Figures are high-quality and well-labeled, and the raw data files have been made available.

Comments

The introduction could provide a clearer rationale for focusing on DHCR7 in CRC specifically. While DHCR7’s role in other cancers (breast, bladder, gastric) is acknowledged, a stronger justification for why CRC uniquely relies on DHCR7 activity would improve the framing.

Some sections contain grammatical inconsistencies, especially in Results and Discussion.

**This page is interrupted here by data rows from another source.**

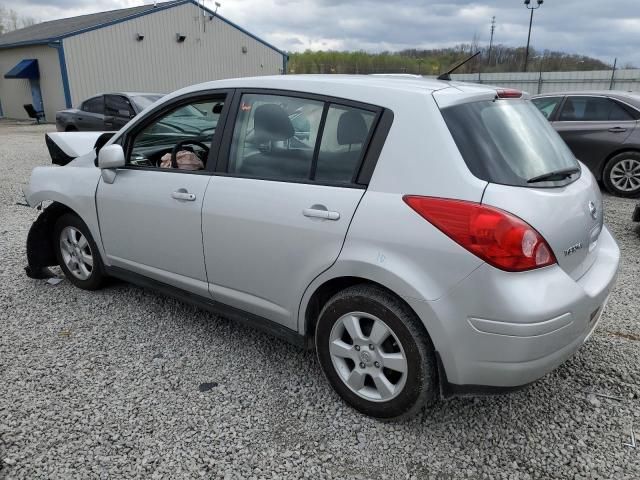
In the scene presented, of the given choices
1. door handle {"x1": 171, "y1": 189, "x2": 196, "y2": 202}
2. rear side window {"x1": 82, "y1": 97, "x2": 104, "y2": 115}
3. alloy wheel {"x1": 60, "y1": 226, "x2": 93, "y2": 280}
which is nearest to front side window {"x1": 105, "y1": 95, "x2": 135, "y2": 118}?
rear side window {"x1": 82, "y1": 97, "x2": 104, "y2": 115}

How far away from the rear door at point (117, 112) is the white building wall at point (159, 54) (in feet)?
37.4

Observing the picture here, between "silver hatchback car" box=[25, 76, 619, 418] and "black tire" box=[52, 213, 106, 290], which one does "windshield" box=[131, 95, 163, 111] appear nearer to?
"black tire" box=[52, 213, 106, 290]

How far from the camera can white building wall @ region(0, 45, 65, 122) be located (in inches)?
878

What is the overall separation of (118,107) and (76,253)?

Figures could benefit from clearer legends and statistical annotations

Experimental design

The study is well within the scope of oncological research and cholesterol metabolism.
The research question is well-defined and novel, addressing a critical knowledge gap.
A broad range of methodologies is employed, including qRT-PCR, immunoblotting, IHC, flow cytometry, transwell assays, and xenograft models, increasing the rigor of the investigation.
Appropriate controls (siRNA knockdown, DHCR7 overexpression, normal colorectal cells) are included to validate findings.

Comments

The bioinformatics analysis from TCGA and GTEx datasets demonstrates elevated DHCR7 expression in CRC. However, it is unclear whether these results were validated across multiple independent cohorts.

The scratch wound healing assay measures cell migration, but it does not discriminate between migration and proliferation effects.

The colony formation assays support the role of DHCR7 in proliferation, but single-cell clonogenic assays would be more informative.

The study proposes that DHCR7 modulates PI3K/AKT/mTOR activation, but causality remains unclear.

Use pharmacological inhibitors to demonstrate whether DHCR7 directly regulates this pathway.

Determine whether DHCR7 knockdown affects phosphorylation levels of AKT/mTOR independent of other cellular changes.

Validity of the findings

The study provides solid experimental evidence linking DHCR7 expression to tumor progression.
Statistical analysis is appropriately conducted.
Conclusions are generally well-supported by the data.
While PI3K/AKT/mTOR involvement is suggested, direct interaction between DHCR7 and pathway components remains unclear.
co-immunoprecipitation (co-IP) or proximity ligation assays to test whether DHCR7 interacts with key PI3K/AKT/mTOR components.

DHCR7 is involved in cholesterol synthesis, yet metabolomic analysis of cholesterol derivatives (e.g., 7-DHC, oxysterols) is missing.

Additional comments

The study addresses a novel and clinically relevant topic.
The findings support DHCR7 as a potential therapeutic target.

Comments

Need for independent validation of bioinformatics results.
Improve mechanistic depth regarding DHCR7’s regulation of PI3K/AKT/mTOR.
Clarify whether DHCR7’s effects are sterol-dependent or independent.